It’s funny how things sometimes come back around full circle. Back in 1977, I was 12 years old and enamored with the TV show “In Search Of…”. Hosted by Leonard Nimoy (Spock), the show presented a range of stories about the natural world that evoked (certainly to a 12 year old) a sense of wonder. Although sensationalist (though tame by today’s standards), Nimoy’s “Spock-cred” gave one the sense that amazing things happened in the past (and present) that are not fully understood. Out of all the various episodes I remember (such as Atlantis, Dracula, Amelia Earhart, Bigfoot), the one that had the greatest impact on me was the show that covered the remarkable prehistory of Easter Island (now Rapa Nui). (Note: Through the magic of youtube, you can watch it here: https://www.youtube.com/watch?v=ySRS1kdYqKs) I have to say that as a 12-year old, this show floored me: a tiny desolate island in the middle of the Pacific home to hundreds of massive and enigmatic statues? My mind was blown. I thought back then: “What a mystery! Why would people have chosen to spend so much time making such massive statues on a place so small and so remote?” If it wasn’t for the TV footage, I don’t think I would have believed it. But there it was on TV: a real place with real people walking around these incredible stone figures! I was mesmerized.

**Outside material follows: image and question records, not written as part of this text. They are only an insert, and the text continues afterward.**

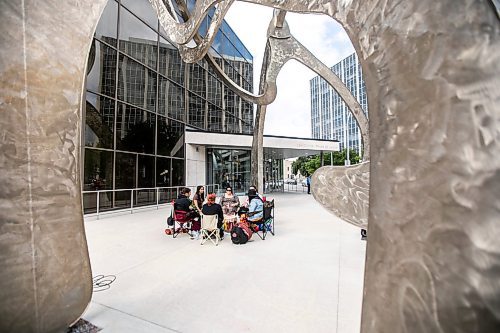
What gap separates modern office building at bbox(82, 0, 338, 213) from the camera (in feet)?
40.6

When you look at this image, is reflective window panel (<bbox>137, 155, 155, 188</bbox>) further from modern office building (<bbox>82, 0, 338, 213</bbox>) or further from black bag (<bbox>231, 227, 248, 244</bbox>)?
black bag (<bbox>231, 227, 248, 244</bbox>)

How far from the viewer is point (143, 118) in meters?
15.3

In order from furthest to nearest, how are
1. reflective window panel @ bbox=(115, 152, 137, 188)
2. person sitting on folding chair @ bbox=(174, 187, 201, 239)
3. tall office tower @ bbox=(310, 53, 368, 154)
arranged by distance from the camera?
tall office tower @ bbox=(310, 53, 368, 154), reflective window panel @ bbox=(115, 152, 137, 188), person sitting on folding chair @ bbox=(174, 187, 201, 239)

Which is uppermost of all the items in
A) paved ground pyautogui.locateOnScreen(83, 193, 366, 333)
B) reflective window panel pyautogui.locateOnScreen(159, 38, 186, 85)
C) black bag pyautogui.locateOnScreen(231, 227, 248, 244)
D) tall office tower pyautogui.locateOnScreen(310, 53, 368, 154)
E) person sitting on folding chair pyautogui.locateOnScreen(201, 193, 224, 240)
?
tall office tower pyautogui.locateOnScreen(310, 53, 368, 154)

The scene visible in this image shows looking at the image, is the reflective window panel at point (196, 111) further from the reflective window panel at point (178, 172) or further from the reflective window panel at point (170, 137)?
the reflective window panel at point (178, 172)

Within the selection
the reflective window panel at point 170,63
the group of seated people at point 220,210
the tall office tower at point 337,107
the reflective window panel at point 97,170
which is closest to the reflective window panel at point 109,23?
the reflective window panel at point 170,63

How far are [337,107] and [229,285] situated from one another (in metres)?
81.5

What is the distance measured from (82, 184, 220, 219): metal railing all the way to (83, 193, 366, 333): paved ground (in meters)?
4.50

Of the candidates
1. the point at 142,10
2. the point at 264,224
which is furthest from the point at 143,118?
the point at 264,224

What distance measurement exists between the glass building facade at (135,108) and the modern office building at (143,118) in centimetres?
4

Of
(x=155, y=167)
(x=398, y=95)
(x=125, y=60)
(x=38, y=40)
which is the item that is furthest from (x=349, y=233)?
(x=125, y=60)

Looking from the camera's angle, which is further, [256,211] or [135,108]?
[135,108]

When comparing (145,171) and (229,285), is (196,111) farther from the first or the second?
(229,285)

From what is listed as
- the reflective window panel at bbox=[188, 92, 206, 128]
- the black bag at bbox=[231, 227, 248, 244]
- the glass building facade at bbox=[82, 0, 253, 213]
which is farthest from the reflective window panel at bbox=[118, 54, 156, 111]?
the black bag at bbox=[231, 227, 248, 244]
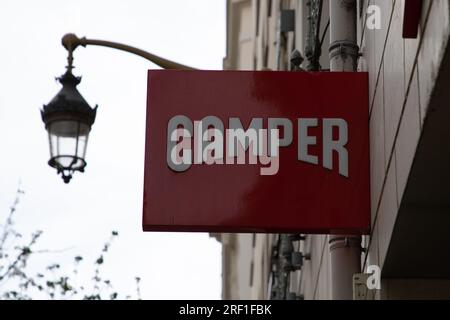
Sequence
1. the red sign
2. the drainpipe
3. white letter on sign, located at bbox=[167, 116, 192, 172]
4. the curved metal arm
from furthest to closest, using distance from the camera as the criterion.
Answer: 1. the drainpipe
2. the curved metal arm
3. white letter on sign, located at bbox=[167, 116, 192, 172]
4. the red sign

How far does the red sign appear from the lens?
9.86m

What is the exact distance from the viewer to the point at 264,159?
9953 mm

Those images led me to often wonder about the rationale behind lots of interesting and (to me) mysterious things that various groups of people accomplished throughout human history: earthen mounds, effigy mounds (my high school days were spent in Madison, Wisconsin – the location for a remarkable concentration of Late Woodland effigy mounds), pyramids, henges, stone cairns, tumuli, barrow, and so forth. These features – that seemed so extraordinary to me — must have at one point in time somehow made sense to the folks that made them. But how so?
By happenstance, when I was a sophomore in college, I took an archaeology class and learned that there was a entire discipline dedicated to solving just this mystery: archaeology. Wow! So though what was not an entirely-well-conceived decision, I opted to pursue archaeology as a major in college. I had found a way — I hoped — to figuring out answers to these questions!
As a result, in many ways I can trace my current self all the way back to Leonard Nimoy and that Easter Island episode. Ironically, I ended up making Rapa Nui (Easter Island) as one of my research foci after (again, fortuitously) taking a class with my now-colleague Terry Hunt. That happenstance has led to two decades of field research centered specifically on asking “what conditions led the past people of the Rapa Nui to have accomplished such extraordinary things?”
Given all this, I was particular tickled to be asked by Jeb Card and Blake Smith to be part of an episode of “InResearchOf…“, a podcast in which they systematically review old episodes of “In Search Of” in the context of contemporary research. Asking me to revisit the original Easter Island episode 43 years (gulp!) after I first watched it as a 12-year old and now a professor who has spent his career studying such phenomena with an emphasis on Rapa Nui was… well … full circle.
We recorded this back in October, I believe. The episode is finally airing. You can listen to it here: https://www.patreon.com/posts/33833457 I believe patreon asks for some contribution to listen to it early but it will become “open” for everyone beginning this Monday (2/10/2020). I really enjoyed doing this and thank Jeb and Blake for their kind invitation.